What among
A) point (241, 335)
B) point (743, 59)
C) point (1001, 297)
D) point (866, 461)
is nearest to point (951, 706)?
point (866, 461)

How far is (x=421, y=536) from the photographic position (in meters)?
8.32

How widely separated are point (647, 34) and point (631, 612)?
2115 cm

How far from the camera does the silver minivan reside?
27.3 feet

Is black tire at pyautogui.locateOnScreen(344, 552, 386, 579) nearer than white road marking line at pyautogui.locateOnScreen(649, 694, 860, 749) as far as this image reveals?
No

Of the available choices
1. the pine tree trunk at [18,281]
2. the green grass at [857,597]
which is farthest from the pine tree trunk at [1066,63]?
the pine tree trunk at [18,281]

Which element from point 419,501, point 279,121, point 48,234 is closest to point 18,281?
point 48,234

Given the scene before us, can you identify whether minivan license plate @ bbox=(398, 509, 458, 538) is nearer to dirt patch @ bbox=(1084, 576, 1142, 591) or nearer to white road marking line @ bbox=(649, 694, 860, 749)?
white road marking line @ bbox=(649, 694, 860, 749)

★ ★ ★ ★ ★ ★ ★

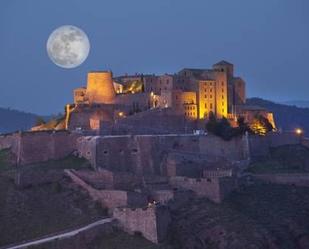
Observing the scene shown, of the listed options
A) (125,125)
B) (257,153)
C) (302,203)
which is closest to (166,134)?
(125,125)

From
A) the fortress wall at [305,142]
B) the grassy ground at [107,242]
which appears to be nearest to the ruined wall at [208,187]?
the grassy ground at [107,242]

★ ★ ★ ★ ★ ★ ★

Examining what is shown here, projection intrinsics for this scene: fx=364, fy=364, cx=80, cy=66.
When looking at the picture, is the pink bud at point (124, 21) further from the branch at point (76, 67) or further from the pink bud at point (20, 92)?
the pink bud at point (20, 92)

★ ★ ★ ★ ★ ★ ★

## Task instructions
Copy out each row above that contains the word "wall", keeping the rows in their original order.

## Exercise answer
A) the fortress wall at [305,142]
which appears to be nearest to the ruined wall at [208,187]?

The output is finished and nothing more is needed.